Instructions to follow »
Reproduce the listing verbatim.

Record excerpts »
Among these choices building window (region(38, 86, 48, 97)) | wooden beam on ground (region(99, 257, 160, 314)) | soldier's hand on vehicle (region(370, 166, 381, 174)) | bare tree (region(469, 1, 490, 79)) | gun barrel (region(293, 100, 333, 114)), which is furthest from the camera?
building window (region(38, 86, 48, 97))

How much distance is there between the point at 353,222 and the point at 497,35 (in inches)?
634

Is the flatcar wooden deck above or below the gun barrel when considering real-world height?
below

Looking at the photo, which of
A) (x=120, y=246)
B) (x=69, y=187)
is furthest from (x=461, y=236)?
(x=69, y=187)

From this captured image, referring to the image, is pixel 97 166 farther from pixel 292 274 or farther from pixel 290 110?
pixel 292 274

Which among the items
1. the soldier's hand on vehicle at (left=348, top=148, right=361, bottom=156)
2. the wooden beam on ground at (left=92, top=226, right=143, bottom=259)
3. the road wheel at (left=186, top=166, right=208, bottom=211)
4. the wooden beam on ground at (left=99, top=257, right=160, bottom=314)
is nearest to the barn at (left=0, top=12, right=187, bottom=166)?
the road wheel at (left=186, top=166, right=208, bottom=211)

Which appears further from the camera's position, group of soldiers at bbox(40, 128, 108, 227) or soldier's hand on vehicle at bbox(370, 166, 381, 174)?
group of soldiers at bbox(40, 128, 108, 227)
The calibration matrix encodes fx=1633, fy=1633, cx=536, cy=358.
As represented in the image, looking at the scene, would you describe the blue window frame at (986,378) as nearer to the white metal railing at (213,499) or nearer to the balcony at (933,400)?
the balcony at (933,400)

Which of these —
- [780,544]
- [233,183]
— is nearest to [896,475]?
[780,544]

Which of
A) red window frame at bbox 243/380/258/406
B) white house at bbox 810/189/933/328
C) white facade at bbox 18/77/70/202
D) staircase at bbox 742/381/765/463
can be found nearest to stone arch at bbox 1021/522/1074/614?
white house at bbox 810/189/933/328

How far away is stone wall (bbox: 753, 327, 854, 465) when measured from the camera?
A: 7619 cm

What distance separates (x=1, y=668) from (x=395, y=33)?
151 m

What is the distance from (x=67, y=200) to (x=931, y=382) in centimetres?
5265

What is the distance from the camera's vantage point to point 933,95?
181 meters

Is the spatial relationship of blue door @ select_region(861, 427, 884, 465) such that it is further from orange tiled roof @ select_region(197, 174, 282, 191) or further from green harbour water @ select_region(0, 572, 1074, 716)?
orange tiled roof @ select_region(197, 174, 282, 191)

Result of the task »
Among these choices building window (region(38, 86, 48, 97)) | wooden beam on ground (region(99, 257, 160, 314)) | soldier's hand on vehicle (region(370, 166, 381, 174)) | bare tree (region(469, 1, 490, 79)) | gun barrel (region(293, 100, 333, 114)), which is furthest from the camera?
building window (region(38, 86, 48, 97))

How much distance is there between the point at 353,222 and the point at 497,35 (in inches)?
634

Is the flatcar wooden deck above or below the gun barrel when considering real-world height?
below

Looking at the photo, which of
A) (x=120, y=246)
B) (x=69, y=187)
is furthest from (x=461, y=236)?
(x=69, y=187)

From this captured image, referring to the image, is pixel 97 166 farther from pixel 292 274 or farther from pixel 290 110?
pixel 292 274

Which among the items
1. the soldier's hand on vehicle at (left=348, top=148, right=361, bottom=156)
2. the wooden beam on ground at (left=92, top=226, right=143, bottom=259)
3. the road wheel at (left=186, top=166, right=208, bottom=211)
4. the wooden beam on ground at (left=99, top=257, right=160, bottom=314)
is nearest to the barn at (left=0, top=12, right=187, bottom=166)?
the road wheel at (left=186, top=166, right=208, bottom=211)

Which appears further from the camera's position, group of soldiers at bbox(40, 128, 108, 227) or soldier's hand on vehicle at bbox(370, 166, 381, 174)?
group of soldiers at bbox(40, 128, 108, 227)
The calibration matrix encodes fx=1633, fy=1633, cx=536, cy=358.
As represented in the image, looking at the scene, would you describe the blue window frame at (986,378) as nearer to the white metal railing at (213,499) or nearer to the balcony at (933,400)?
the balcony at (933,400)

Which of these —
- [780,544]
- [233,183]
— is nearest to [896,475]?
[780,544]

Which of
A) red window frame at bbox 243/380/258/406
B) white house at bbox 810/189/933/328
C) white facade at bbox 18/77/70/202
D) staircase at bbox 742/381/765/463
can be found nearest to stone arch at bbox 1021/522/1074/614?
white house at bbox 810/189/933/328

How far away is stone wall (bbox: 753, 327, 854, 465) when measured from the camera?
A: 7619 cm

What distance separates (x=1, y=668) from (x=395, y=33)?
151 m

What is the distance from (x=67, y=200) to (x=931, y=382) in centimetres?
5265

What is the distance from the camera's vantage point to point 933,95?
181 meters

Is the spatial relationship of blue door @ select_region(861, 427, 884, 465) such that it is further from orange tiled roof @ select_region(197, 174, 282, 191) or further from green harbour water @ select_region(0, 572, 1074, 716)?
orange tiled roof @ select_region(197, 174, 282, 191)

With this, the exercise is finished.